Abstract This case illustrates the efforts of the Cambridge Container Company, a fictitious manufacturer of plastic containers, as they consider methods for moving organizational decision-making toward a more customer-centric focus. Cambridge has four independent manufacturing units, each of which currently bases all operational decisions on internally generated cost and profitability information. 1 In 2000, Cambridge established a special enterprise level division to consider best practices for collecting qualitative product and service feedback from customers and to subsequently consider how to best integrate such nontraditional, nonfinancial information into their own operational decision models. This realistic scenario gives students an opportunity to consider the financial and managerial implications of moving to customer-centric operational decision-making. Business articles on the advantages of customer centricity abound, but few sources consider the financial and managerial consequences beyond increased customer loyalty and satisfaction. In actuality, this current business trend requires significant reengineering of information systems and management practices. Consequently, accounting methods must be re-evaluated for accuracy and fit with new systems and management practices.
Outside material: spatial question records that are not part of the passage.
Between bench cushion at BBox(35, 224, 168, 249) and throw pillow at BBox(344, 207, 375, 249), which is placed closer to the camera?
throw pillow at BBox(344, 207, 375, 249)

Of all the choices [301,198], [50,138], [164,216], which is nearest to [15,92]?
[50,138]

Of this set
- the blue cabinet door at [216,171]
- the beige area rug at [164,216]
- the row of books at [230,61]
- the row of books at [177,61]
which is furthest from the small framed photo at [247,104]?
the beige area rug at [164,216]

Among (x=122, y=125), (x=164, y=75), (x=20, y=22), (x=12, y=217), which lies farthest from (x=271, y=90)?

At the heart of this case is an opportunity for students to consider the appropriate balance of traditional financial and customer-driven nonfinancial information in management decision models for optimal profitability of the company and its individual units. In addition, the instructor can delve into a number of internal control and political issues related to information sharing. There is also opportunity for students to consider at a high level the complexities of balancing open information sharing and information security. Several alternative questions and suggested solutions are provided for the instructor at the end of the case. We suggest that instructors select only three or four of the questions so students can spend more time on each selected issue. This case is adaptable for use in managerial accounting, accounting systems or management systems courses at the undergraduate or graduate levels.